Diagram of layers of AI adoption in a union, as described in text below. Four concentric circles labelled from the centre: "Efficiencies with existing workflows", "New processes and ways of working", "Changes for mission", "Context change". Original idea for diagram from CAST.

You can look at AI’s impact in layers like an onion. At the heart are ways that AI might help add productivity to existing tasks done in the union. This is where much of the consumer hype is, with tools like ChatGPT or Copilot marketed to automate or augment parts of regular workflows. That could include things like partially automating the production of minutes from union meetings, to reduce the time the job takes.

Next we looked at how having AI assistance might help extend existing work into other areas. For example, a rep might be better able to engage with a new group of migrant workers at their workplace if they are able to access machine translation on an ad-hoc basis. Are there potentially new ways of working for the union that might fit within our existing mission?

Then there are questions of how more widespread use of AI might change the union’s mission and demand a response from the union. For example, if a key part of the union’s offer is advice at work, and an AI assistant on a phone can produce convincing-sounding, highly tailored advice for workers (regardless of whether it’s actually the best option), how might that affect how prospective members see the value of joining?

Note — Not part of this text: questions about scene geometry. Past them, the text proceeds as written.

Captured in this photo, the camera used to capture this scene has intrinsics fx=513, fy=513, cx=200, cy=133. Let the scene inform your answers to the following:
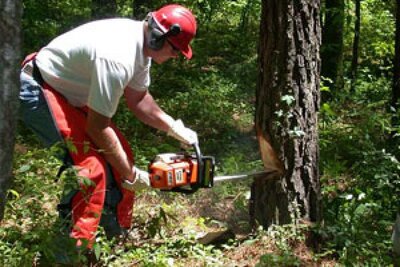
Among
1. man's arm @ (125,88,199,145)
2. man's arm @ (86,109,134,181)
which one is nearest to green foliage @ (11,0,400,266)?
man's arm @ (86,109,134,181)

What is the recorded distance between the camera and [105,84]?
3230 mm

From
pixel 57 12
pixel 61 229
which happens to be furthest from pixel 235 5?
pixel 61 229

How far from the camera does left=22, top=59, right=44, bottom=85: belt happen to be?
3.72 meters

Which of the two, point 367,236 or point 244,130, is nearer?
point 367,236

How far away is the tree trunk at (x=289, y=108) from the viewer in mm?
3662

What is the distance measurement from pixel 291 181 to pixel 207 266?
34.5 inches

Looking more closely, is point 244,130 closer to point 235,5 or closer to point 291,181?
point 291,181

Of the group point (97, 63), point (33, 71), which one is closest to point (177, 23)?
point (97, 63)

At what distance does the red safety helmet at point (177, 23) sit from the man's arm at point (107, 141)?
27.8 inches

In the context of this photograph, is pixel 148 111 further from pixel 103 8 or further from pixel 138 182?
pixel 103 8

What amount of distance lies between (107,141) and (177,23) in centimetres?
92

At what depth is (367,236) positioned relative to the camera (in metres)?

And finally we need to consider responses to AI as it is affecting society. Even though the level of actual job displacement from AI is still unclear, AI is being used as an excuse by employers seeking to cut staff and deregulate. Creative sectors are suffering from the increasing use of AI in imagery and writing, where new tools have been based on workers’ intellectual property, without their agreement or compensation. And AI combined with data surveillance is increasing the information asymmetry between workers and their employers, with employers using this to extract a greater share of value from work. Each union will be facing a different set of challenges for their members and their industries, and will need to develop a policy response. For some this could mean not engaging at all – for others it might mean engaging only within strict guardrails.

Viewed in layers like this, it’s clearer that our how we make internal use of these tools has to fit within the framework of our own external policy. We’ll need internal policies or principles that make sure we’re in alignment. And we can also see that the more we learn about the potential of the technology through experimentation, the better we’ll understand how it works and what the bigger implications could be for the union or our sectors.

Where are unions at the moment?

Another helpful framework from CAST is their stages of AI adoption. At the time of last year’s workshop, most unions were at the Aware stage, where only a few people in the organisation were starting to look at how tools might be helpful in a practical sense.

From this, non-profits that CAST work with typically follow a path of deeper stages. There’s Testing, where more people experiment, but work is in silos and starts to highlight potential risks and ethical concerns. The Aligning stage helps bring experimentation together, developing guardrails for the organisation. At the Integrating stage, the organisation more consistently thinks about supporting use cases which have been proven. And at the Transforming stage, the organisation’s use of AI has moved into deeper areas of changing services offered or the wider mission

Diagram illustrating five typical AI adoption stages in NGOs, as described above. Diagram by CAST.

Unions in the workshop mostly felt that they were at the Testing stage. Some still felt that they hadn’t moved on from the beginning of the process, but more believed that staff and reps were already experimenting in silos, with or without organisational approval and oversight. A handful of unions were working towards Aligning, by developing pilot projects or principles and guidance to align experimentation better across the union.  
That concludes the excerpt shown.